Members of the First Signs
clinical advisory board include the following professionals
- Margaret Bauman, M.D.
- Kenneth A. Bock, MD, FAAP, FACN, CNS
- Geraldine Dawson, Ph.D.
- Kelly Dorfman, M.S., L.N., L.P.
- Frances P. Glascoe, Ph.D.
- Harold Ireton, Ph.D.
- Rebecca Landa, Ph.D., CCC-SLP
- Catherine Lord, Ph.D.
- Barry M. Prizant, Ph.D., CCC-SLP
- Ricki G. Robinson, M.D., M.P.H.
- Amy M. Wetherby, Ph.D., CCC-SLP
- Serena Wieder, Ph.D.
- Barry Zuckerman, M.D.
Margaret Bauman, M.D.
Associate Professor of Neurology at Harvard Medical School, Assistant Neurologist
and Associate Pediatrician at the Massachusetts General Hospital, and Medical
Director of Learning and Developmental Disabilities Evaluation and Rehabilitation
Services (LADDERS) at MGH/Spaulding Rehabilitation Hospital.

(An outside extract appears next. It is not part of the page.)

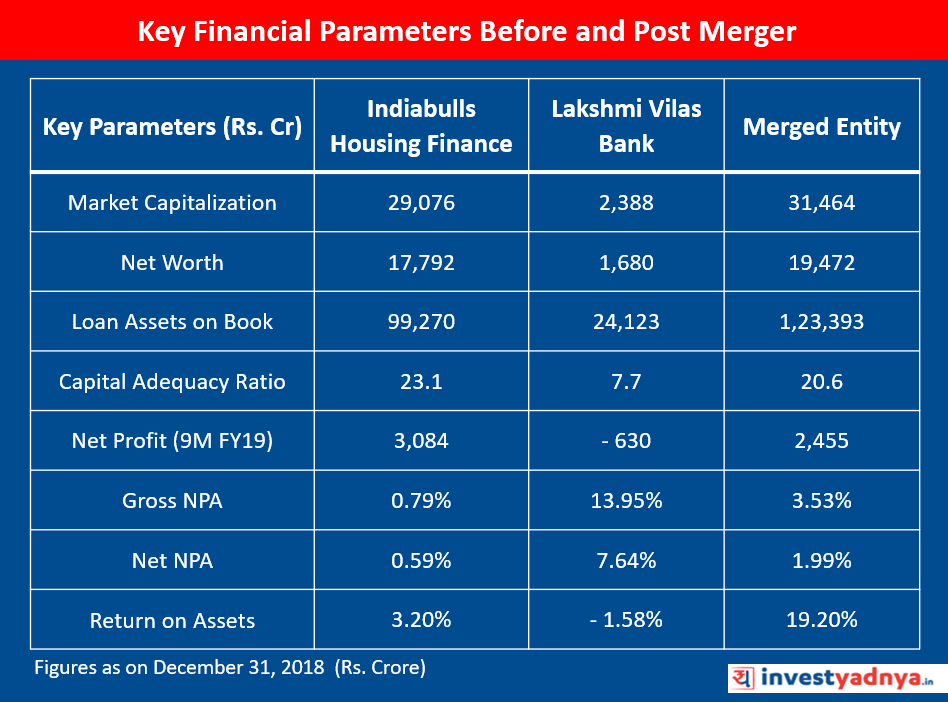 Indiabulls-Housing Finance -Lakshmi-Vila-Bank-Key-Financials-Before-and-Post-merger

Since 1983, Dr. Bauman, along with Dr. Thomas Kemper, has been involved in autism
research. In 1984, these investigators were the first to report anatomic abnormalities
in the autistic brain involving neuronal circuitry known to be important to learning,
memory, emotion, and behavior. Dr. Bauman is also a collaborator on a number
of additional projects including genetic studies in multi-incidence families,
PET scan analysis in high functioning adults with autism, and studies of brain
serotonin synthesis in children with autism. Dr. Bauman has published extensively
and presents regularly at national conferences.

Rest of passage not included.